Ahh I hope so. Yes, with my Ni, I can understand them but being INFJ, we can get too used to being accommodating to the point that we keep in resentment that will only manifest a long time later :bored:


----------



## KateMarie999 (Dec 20, 2011)

I'll get to my SJ parent in a bit. Right now I'm going to focus on my dad (INTP).

His parents were ESTJ and ISTJ. This is a decent match in my opinion, they compliment each other well and don't tend to clash very much. The ESTJ is great at taking control and the ISTJ is passive enough to let him but strong enough to step in if he needs to be reigned in a bit.

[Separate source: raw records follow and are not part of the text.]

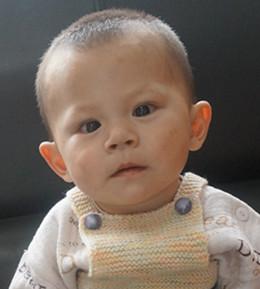 Zheng Fu Lin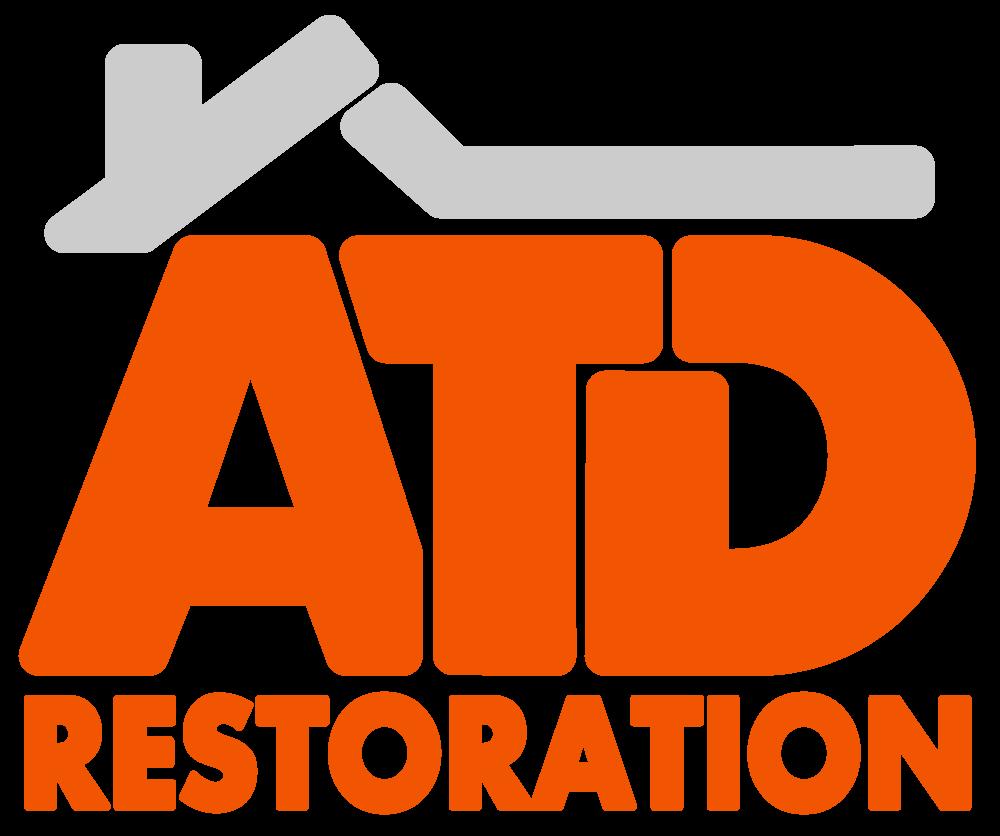 ATD Restoration logo
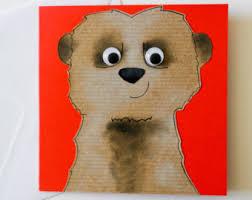 meerkat card etsy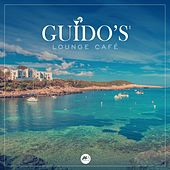 Guido's Lounge Cafe Vol.1 by Various Artists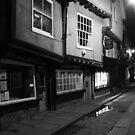 Tha Shambles, York 2 by Kimberley Davitt
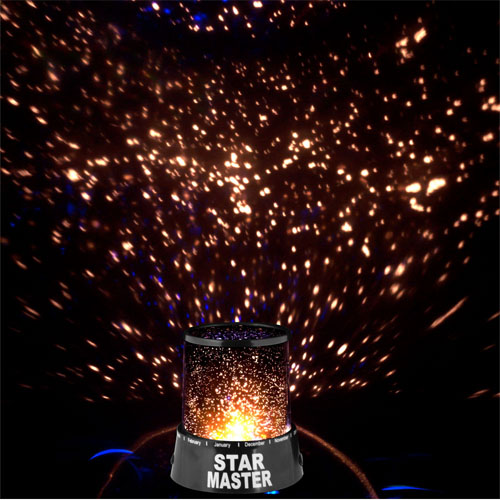 star master ceiling projector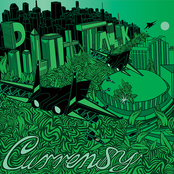 Curren$Y: Pilot Talk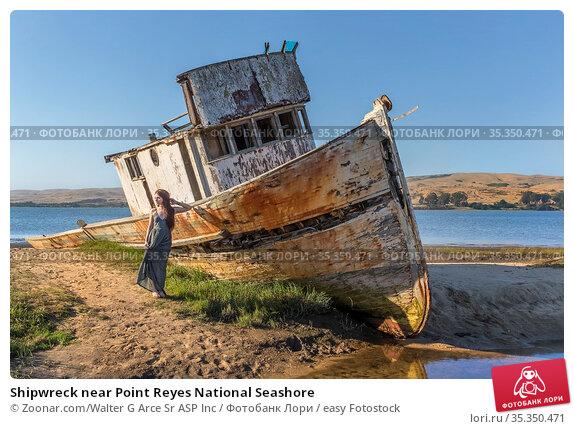Shipwreck near Point Reyes National Seashore. Стоковое фото, фотограф Zoonar.com/Walter G Arce Sr ASP Inc / easy Fotostock / Фотобанк Лори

But they're TERRIBLE when it comes to kids. My dad is an INTP and his brother is an ISFP (I think, I don't know him all that well). Dad felt very frustrated growing up and extremely unloved. His parents are actually a lot less stoic now than they used to be so they're a lot more affectionate with me (though they really don't understand me at all) but apparently growing up with them was a nightmare. Apparently they were stoic and unloving to him and as a result he can be extremely uncaring and not even realize it. They love him and his brother very much but they never really show it.

My mom is an ISFJ (I think it was a little ridiculous of my dad to MARRY an SJ after dealing with his parents but hey, they had me so I can't say I wish it never happened). She's, and I talk more in detail about this on the ISFJ forum, in a Si-Ti loop and so she's SUCH an SJ she stops caring about me altogether. I have no idea what to do with her, she's so incredibly hurtful and conditional in her affection.

I don't know what we Ns can do about SJ parents. It's clear they're never going to understand how we think. And a lot of SJs I know (not ALL of them but enough to make me think that it's a common thought among them) think that intuition is a waste of time and will work to reduce it in their children. I find those people to be misinformed and I don't waste my time with people like them.

In short, most SJs shouldn't be raising NPs. :dry:


----------



## Raichan (Jul 15, 2010)

KateMarie999 said:


> I'll get to my SJ parent in a bit. Right now I'm going to focus on my dad (INTP).
> 
> His parents were ESTJ and ISTJ. This is a decent match in my opinion, they compliment each other well and don't tend to clash very much. The ESTJ is great at taking control and the ISTJ is passive enough to let him but strong enough to step in if he needs to be reigned in a bit.
> 
> ...


Interesting story. I don't think my SJ parents ever discouraged my use of intuition. But I notice they do have trouble seeing the importance in some of my ideas, when they haven't connected them to the application yet. 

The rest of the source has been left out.